At Netflix, we have considerable use of the autoscaler with our custom scheduler. Is there any reason you can't autoscale based on queue depth, or time of items in queue?
As far as your Docker problems go, have you tried to upgrade to 4.9.34+? We found the issue as well, and upgraded kernels, and haven't looked back.
We did thought to use queue depth, but CPU metric was easier to start with. One problem with using queue depth though is that we can't (didn't figure out how to) throttle down autoscaler to not give us more machines in case downstream service is down.
We did upgrade Docker, but we didn't upgrade kernel. Switching kernel is a bigger task that we'll probably do at some later point.
I'd argue that switching kernels is pretty easy. At least for us, there's a lot less QA to switch kernels than Docker versions. The more often you upgrade, the easier it is to upgrade, as with almost all things.
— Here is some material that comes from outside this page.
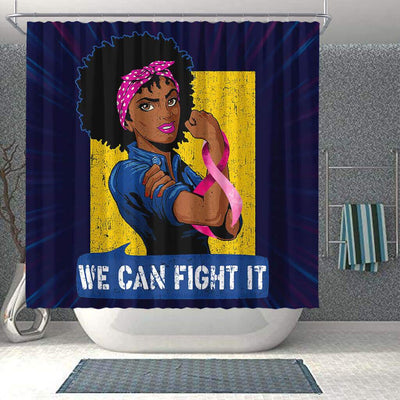 BigProStore Pretty Afro Girl We Can Fight It Pink Ribbon African American Inspired Shower Curtains African Bathroom Decor BPS031 Shower Curtain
We also have a team that does work processing that's built a PID controller to autoscale ASGs based on queue depth, and time in queue. Although, their code is not open source, the concept is a self-tuning autoscaler based on a number of variables allowing you to prioritize cost, timeliness, or even throughput.
We've been doing this for a while. If you'd like to collaborate at all, let me know.
Indeed, the signal metric is important. Queue depths or time from queue insert to removal work fairly well as it directly relates to the tasks performed.
As far as your Docker problems go, have you tried to upgrade to 4.9.34+? We found the issue as well, and upgraded kernels, and haven't looked back.